Food thermometers make grilling season safer

Wenqing Xu Wenqing.xu@AgCenter.LSU.edu
LSU AgCenter food safety specialist Wenqing Xu reflects on the importance of food safety as grilling seasons ramps up.

As Father’s Day approaches, I have been giving a lot of thought to my dad, and many fond pictures pop into my head. He was the one who put me on his shoulder at festivals so I could see all the lights and decorations.

He was the one to push the swing that made me fly into the air. He was the one holding me and running alongside my bike when I first took off the training wheels.

But perhaps at the top of my mind this time of year is the thought that dad was and still is the one who fires up the grill and dishes up savory and delicious meats. I love grilling season! A big bite of juicy grilled ribeye steak with a swallow of ice cold watermelon lemonade are some of my happiest memories from childhood.

Grilling tools were some of my dad’s favorite Father’s Day presents. We probably gave him too many because my mom started to complain that there was no room to store them! But to me, that’s what dads do – act as grill master for the family.

After majoring in food microbiology, I now have a new view of the safety aspects of grilling. I teach people wherever I go about the importance of cooking meat to safe temperatures and how easy it is to use a food thermometer.

Foodborne pathogens such as E. coli O157:H7 and Salmonella naturally exist in animals’ intestines and can be spread to the meat products during slaughtering, trimming and packaging.

To protect us from foodborne pathogens, the United States Department of Agriculture recommends that we cook chicken to 165 degrees F, beef patties to 160 degrees F, and whole-cut steak to 145 degrees F, with three minutes rest time.

Meat thermometers are now a regular accessory that I carry with me to friends’ grilling or tailgating parties, and of course, a new addition to my Father’s Day gift boxes.

Now, with Father’s Day right around the corner, I encourage you to get your dad a meat thermometer --one little tool that makes grilling season safer.

If you keep the safe temperatures in mind, a simple $4 thermometer comes in handy and is very cost-effective.

Want something fancier?
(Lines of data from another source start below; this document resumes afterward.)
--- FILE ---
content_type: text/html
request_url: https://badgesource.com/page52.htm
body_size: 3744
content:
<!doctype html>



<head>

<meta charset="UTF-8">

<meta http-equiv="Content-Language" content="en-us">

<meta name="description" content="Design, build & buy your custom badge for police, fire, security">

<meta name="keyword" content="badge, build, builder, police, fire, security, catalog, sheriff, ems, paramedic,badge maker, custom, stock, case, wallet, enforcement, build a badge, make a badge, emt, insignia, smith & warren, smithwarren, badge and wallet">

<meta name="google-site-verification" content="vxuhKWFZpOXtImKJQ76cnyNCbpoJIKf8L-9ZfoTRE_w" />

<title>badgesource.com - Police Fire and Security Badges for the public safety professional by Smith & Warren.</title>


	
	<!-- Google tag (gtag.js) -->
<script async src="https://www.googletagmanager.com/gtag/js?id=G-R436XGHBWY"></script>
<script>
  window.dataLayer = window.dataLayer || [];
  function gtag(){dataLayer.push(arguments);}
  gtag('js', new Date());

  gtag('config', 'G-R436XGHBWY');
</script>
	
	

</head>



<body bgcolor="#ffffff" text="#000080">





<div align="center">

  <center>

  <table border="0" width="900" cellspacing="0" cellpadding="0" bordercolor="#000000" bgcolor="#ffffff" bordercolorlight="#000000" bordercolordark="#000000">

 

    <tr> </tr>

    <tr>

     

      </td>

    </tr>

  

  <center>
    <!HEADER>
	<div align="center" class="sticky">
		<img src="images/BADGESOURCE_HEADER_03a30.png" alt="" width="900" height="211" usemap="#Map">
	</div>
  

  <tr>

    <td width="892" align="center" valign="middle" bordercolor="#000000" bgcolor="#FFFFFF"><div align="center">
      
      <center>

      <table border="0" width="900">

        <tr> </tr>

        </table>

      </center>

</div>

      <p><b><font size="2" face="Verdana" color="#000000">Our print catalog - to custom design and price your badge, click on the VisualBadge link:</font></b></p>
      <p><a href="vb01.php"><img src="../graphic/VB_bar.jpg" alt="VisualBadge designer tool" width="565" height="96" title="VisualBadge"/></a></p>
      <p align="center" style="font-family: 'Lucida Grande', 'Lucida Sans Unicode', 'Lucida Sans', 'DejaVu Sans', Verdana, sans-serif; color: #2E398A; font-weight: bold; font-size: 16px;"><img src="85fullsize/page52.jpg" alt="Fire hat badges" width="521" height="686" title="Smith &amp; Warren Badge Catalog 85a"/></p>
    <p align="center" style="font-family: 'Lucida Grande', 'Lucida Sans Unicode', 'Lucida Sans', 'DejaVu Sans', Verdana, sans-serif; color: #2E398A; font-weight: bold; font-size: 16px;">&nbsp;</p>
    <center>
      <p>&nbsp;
Get a digital one which has big numbers on the screen and is easy to read. If your dad says, “I can never remember those numbers,” there are thermometers equipped with specific settings for poultry, beef and pork.

Each category shows in a different color and once the needle points at the colored area, you know your meat is safe to eat. Or if your dad likes technology, get him a Bluetooth thermometer and download the app.

No matter what type of dad you have, there will be a suitable thermometer for him.

As we all remember our fathers this month, nothing says, ‘I love you, Dad,’ better than giving him the right tool to help him become the safest and best grill master around!